> To do
1 > Please say whether each statement agrees with the Azure VPN gateway text below. Answer yes or no for each, quoting the deciding words. (a) The gateway always gets active-active and two public IPs. (b) The gateway subnet must be at least a /24. (c) The Azure connection module is used once per tunnel.
2 > In the Azure VPN gateway text below, what ASN is set in the gateway's bgp_settings?

The Azure connection module is generic. It takes a remote peer’s public IP, BGP ASN, APIPA address, and custom BGP addresses, then creates the Azure-side connection. It’s used once per tunnel, regardless of whether the remote peer is AWS, an office firewall, or another cloud.

The Azure VPN Gateway

The gateway is always provisioned with active-active and two public IPs:

resource "azurerm_subnet" "gateway" {
name = "GatewaySubnet" # Azure requires this exact name
resource_group_name = var.vnet_resource_group_name
virtual_network_name = var.vnet_name
address_prefixes = [var.gateway_subnet_prefix] # minimum /27
}

resource "azurerm_public_ip" "pip1" {
name = "${var.base_resource_name_h}-vpngw-pip-1"
location = var.location
resource_group_name = var.resource_group_name
allocation_method = "Static"
sku = "Standard"
}

resource "azurerm_public_ip" "pip2" {
name = "${var.base_resource_name_h}-vpngw-pip-2"
location = var.location
resource_group_name = var.resource_group_name
allocation_method = "Static"
sku = "Standard"
}

resource "azurerm_virtual_network_gateway" "this" {
name = "${var.base_resource_name_h}-vpngw"
location = var.location
resource_group_name = var.resource_group_name
type = "Vpn"
vpn_type = "RouteBased"
sku = "VpnGw1"
active_active = true
bgp_enabled = true

bgp_settings {
asn = 65515

peering_addresses {
ip_configuration_name = "vpn-ip-config-1"
apipa_addresses = var.azure_apipa_addresses_1 # instance 0 APIPA addresses
}

peering_addresses {
ip_configuration_name = "vpn-ip-config-2"
apipa_addresses = var.azure_apipa_addresses_2 # instance 1 APIPA addresses
}
}

ip_configuration {
name = "vpn-ip-config-1"
public_ip_address_id = azurerm_public_ip.pip1.id
private_ip_address_allocation = "Dynamic"
subnet_id = azurerm_subnet.gateway.id
}

ip_configuration {
name = "vpn-ip-config-2"
public_ip_address_id = azurerm_public_ip.pip2.id
private_ip_address_allocation = "Dynamic"
subnet_id = azurerm_subnet.gateway.id
}
}

Each ip_configuration maps to a gateway instance. Each instance gets its own APIPA addresses. Note: this resource takes 30-45 minutes to provision.

The APIPA addresses are derived from the AWS tunnel CIDRs using cidrhost:

locals {
azure_apipa_instance_0 = [for cidr in var.aws_tunnel_inside_cidrs[0] : cidrhost(cidr, 2)]
azure_apipa_instance_1 = [for cidr in var.aws_tunnel_inside_cidrs[1] : cidrhost(cidr, 2)]
}

cidrhost(cidr, 2) picks host 2 from each /30 — the Azure side of the tunnel.

> Extracted data
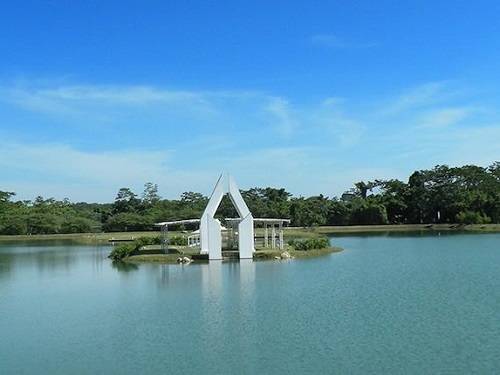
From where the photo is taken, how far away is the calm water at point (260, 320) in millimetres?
14086

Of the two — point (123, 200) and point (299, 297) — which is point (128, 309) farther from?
point (123, 200)

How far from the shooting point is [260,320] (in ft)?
60.5

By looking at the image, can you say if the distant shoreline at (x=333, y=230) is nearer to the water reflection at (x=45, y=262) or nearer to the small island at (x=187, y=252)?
the water reflection at (x=45, y=262)

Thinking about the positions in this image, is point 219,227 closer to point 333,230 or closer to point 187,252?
point 187,252

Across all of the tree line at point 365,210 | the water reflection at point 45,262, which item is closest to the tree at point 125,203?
the tree line at point 365,210

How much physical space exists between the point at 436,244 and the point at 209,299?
2897 centimetres

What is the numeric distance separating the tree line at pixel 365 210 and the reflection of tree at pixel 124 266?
1540 inches

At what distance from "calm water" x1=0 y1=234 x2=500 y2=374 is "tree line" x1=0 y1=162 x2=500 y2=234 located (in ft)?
142

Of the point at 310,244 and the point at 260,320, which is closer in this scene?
the point at 260,320

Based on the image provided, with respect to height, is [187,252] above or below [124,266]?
above

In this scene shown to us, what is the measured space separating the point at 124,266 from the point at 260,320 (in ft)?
66.9

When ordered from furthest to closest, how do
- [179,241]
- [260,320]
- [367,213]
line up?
[367,213] < [179,241] < [260,320]

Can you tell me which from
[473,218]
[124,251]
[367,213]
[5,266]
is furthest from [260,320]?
[367,213]

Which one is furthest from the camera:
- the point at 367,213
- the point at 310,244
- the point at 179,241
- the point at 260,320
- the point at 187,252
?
the point at 367,213
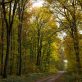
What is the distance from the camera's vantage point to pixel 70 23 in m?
Answer: 28.7

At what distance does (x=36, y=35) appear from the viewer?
5425 centimetres

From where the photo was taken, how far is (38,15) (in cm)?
5200

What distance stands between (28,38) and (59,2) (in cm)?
2608

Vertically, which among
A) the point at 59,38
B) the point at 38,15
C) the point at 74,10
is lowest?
the point at 59,38

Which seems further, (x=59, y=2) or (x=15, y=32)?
(x=15, y=32)

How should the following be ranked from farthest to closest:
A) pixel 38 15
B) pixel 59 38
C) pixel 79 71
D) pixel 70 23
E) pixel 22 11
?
pixel 38 15, pixel 59 38, pixel 22 11, pixel 70 23, pixel 79 71

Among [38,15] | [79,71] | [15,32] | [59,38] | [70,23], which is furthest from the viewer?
[38,15]

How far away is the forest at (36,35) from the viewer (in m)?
23.5

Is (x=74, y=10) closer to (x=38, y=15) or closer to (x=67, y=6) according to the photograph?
(x=67, y=6)

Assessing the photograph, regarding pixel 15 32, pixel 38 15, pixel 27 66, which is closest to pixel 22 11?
pixel 15 32

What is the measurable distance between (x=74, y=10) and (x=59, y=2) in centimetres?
219

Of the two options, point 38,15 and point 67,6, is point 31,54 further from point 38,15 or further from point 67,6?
point 67,6

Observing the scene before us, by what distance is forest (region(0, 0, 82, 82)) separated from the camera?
924 inches

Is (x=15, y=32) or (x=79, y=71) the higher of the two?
(x=15, y=32)
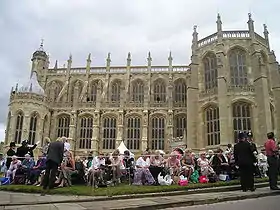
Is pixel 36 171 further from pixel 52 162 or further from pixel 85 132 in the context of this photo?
pixel 85 132

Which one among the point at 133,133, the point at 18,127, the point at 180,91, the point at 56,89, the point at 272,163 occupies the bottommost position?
the point at 272,163

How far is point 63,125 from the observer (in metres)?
41.6

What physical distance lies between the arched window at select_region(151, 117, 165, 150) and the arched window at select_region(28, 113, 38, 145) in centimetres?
1629

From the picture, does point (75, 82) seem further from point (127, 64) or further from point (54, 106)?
point (127, 64)

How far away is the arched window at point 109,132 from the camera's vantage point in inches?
1574

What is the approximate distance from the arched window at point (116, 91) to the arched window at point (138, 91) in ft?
7.80

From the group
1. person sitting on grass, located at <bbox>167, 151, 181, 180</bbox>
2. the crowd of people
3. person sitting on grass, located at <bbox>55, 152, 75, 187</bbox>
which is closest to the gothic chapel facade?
the crowd of people

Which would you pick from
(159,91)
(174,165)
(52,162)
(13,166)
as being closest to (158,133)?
(159,91)

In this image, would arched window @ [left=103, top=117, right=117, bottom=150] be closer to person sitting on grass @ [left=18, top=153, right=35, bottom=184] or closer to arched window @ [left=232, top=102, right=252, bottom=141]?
arched window @ [left=232, top=102, right=252, bottom=141]

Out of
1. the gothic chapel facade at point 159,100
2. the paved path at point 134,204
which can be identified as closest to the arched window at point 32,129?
the gothic chapel facade at point 159,100

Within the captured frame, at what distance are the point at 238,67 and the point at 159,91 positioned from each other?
45.3ft

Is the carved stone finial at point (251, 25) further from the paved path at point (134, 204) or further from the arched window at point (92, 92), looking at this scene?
the paved path at point (134, 204)

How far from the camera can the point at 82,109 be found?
1622 inches

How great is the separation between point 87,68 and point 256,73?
2652cm
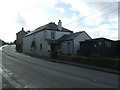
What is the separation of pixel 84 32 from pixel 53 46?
24.8 ft

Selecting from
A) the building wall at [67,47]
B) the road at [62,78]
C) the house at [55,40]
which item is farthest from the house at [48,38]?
the road at [62,78]

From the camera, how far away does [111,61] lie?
2459cm

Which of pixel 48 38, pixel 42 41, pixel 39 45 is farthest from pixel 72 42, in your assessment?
pixel 39 45

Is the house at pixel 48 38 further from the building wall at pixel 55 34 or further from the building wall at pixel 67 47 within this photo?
the building wall at pixel 67 47

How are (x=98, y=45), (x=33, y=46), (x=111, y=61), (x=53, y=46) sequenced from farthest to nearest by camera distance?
1. (x=33, y=46)
2. (x=53, y=46)
3. (x=98, y=45)
4. (x=111, y=61)

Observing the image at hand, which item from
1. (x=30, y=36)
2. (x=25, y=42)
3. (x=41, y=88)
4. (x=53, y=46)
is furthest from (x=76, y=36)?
(x=41, y=88)

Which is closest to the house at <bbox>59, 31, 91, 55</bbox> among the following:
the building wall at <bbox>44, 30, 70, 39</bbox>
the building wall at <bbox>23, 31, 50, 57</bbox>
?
the building wall at <bbox>44, 30, 70, 39</bbox>

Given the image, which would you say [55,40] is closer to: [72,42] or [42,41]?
[42,41]

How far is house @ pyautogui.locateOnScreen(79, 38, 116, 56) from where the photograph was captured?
4266 cm

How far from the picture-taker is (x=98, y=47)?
42719mm

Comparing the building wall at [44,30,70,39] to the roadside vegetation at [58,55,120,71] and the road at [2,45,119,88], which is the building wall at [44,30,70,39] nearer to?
the roadside vegetation at [58,55,120,71]

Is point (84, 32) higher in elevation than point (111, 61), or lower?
higher

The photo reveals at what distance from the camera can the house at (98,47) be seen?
4266 centimetres

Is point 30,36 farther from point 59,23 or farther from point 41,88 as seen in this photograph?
point 41,88
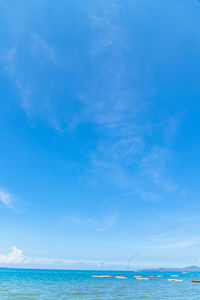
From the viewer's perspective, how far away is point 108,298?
Answer: 40344 millimetres

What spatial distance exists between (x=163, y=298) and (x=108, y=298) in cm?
1205

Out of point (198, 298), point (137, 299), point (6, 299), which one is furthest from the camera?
point (198, 298)

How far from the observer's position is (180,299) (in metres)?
42.4

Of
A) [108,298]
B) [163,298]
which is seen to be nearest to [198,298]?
[163,298]

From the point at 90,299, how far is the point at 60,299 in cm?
576

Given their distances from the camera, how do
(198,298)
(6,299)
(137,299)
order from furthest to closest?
1. (198,298)
2. (137,299)
3. (6,299)

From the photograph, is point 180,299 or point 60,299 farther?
point 180,299

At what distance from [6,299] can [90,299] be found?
1557 cm

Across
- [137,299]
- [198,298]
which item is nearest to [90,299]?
[137,299]

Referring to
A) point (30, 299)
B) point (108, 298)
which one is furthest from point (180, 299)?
point (30, 299)

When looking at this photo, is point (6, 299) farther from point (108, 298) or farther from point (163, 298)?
point (163, 298)

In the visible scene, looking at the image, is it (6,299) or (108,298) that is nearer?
(6,299)

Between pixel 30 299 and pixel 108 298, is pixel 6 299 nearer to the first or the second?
pixel 30 299

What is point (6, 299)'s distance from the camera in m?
37.2
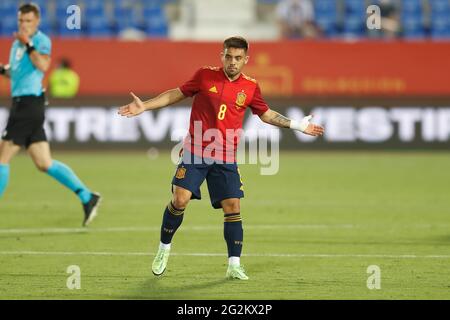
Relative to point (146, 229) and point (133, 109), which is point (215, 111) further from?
point (146, 229)

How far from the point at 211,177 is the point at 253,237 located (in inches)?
95.8

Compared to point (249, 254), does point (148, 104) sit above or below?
above

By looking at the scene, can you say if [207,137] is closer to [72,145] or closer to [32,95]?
[32,95]

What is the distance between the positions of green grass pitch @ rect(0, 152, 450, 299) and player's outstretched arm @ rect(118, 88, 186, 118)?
1.37 metres

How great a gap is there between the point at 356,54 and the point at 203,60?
3.34m

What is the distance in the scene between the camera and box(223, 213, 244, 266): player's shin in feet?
28.8

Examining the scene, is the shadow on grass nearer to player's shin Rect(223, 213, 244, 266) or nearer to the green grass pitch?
the green grass pitch

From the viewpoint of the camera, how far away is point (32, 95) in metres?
11.7

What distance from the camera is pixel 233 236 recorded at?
8.82m

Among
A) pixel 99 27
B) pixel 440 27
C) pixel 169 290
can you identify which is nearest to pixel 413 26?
pixel 440 27

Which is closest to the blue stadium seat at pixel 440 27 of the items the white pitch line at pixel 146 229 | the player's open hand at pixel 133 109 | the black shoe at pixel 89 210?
the white pitch line at pixel 146 229

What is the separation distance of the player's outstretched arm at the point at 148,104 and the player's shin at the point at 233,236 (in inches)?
42.7
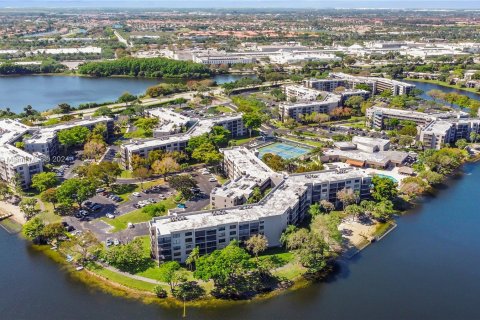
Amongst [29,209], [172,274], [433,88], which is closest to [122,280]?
[172,274]

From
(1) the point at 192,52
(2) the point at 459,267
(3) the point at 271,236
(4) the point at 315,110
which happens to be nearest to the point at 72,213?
(3) the point at 271,236

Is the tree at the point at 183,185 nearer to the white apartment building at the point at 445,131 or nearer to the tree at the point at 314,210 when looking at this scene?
the tree at the point at 314,210

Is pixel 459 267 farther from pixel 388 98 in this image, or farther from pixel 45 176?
pixel 388 98

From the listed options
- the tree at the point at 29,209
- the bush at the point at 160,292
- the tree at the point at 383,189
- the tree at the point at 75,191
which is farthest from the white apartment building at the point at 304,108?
Result: the bush at the point at 160,292

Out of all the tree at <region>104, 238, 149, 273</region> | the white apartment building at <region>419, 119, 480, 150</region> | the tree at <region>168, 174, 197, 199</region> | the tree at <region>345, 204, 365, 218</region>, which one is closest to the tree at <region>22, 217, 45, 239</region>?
the tree at <region>104, 238, 149, 273</region>

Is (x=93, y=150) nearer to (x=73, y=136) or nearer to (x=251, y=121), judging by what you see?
(x=73, y=136)
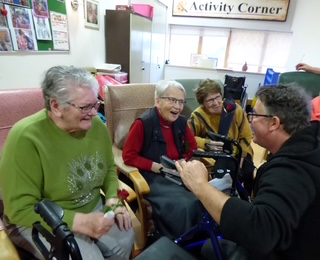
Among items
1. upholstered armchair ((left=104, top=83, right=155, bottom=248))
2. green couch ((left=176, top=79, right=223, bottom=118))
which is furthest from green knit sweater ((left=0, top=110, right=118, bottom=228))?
green couch ((left=176, top=79, right=223, bottom=118))

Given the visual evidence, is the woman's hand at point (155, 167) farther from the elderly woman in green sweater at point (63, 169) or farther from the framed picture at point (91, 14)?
the framed picture at point (91, 14)

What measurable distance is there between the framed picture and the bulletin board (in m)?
0.42

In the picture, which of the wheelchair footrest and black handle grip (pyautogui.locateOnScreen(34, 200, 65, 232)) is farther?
the wheelchair footrest

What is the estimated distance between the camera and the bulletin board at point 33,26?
1912mm

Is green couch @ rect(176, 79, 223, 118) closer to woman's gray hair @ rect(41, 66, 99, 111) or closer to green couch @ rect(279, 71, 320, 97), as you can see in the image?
green couch @ rect(279, 71, 320, 97)

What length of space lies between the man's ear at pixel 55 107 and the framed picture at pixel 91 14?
92.5 inches

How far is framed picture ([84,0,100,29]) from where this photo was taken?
2873mm

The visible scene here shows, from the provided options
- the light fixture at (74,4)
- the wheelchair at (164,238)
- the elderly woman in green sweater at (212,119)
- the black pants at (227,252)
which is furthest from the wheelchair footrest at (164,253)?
the light fixture at (74,4)

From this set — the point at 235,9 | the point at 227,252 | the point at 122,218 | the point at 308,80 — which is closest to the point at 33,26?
the point at 122,218

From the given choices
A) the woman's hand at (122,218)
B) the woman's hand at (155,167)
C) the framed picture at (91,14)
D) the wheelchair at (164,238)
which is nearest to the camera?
the wheelchair at (164,238)

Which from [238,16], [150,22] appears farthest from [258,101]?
[238,16]

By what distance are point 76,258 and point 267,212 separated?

> Replies
1 >
(a) Yes: "The gateway is always provisioned with active-active and two public IPs"
(b) No: "minimum /27"
(c) Yes: "It’s used once per tunnel"

2 > 65515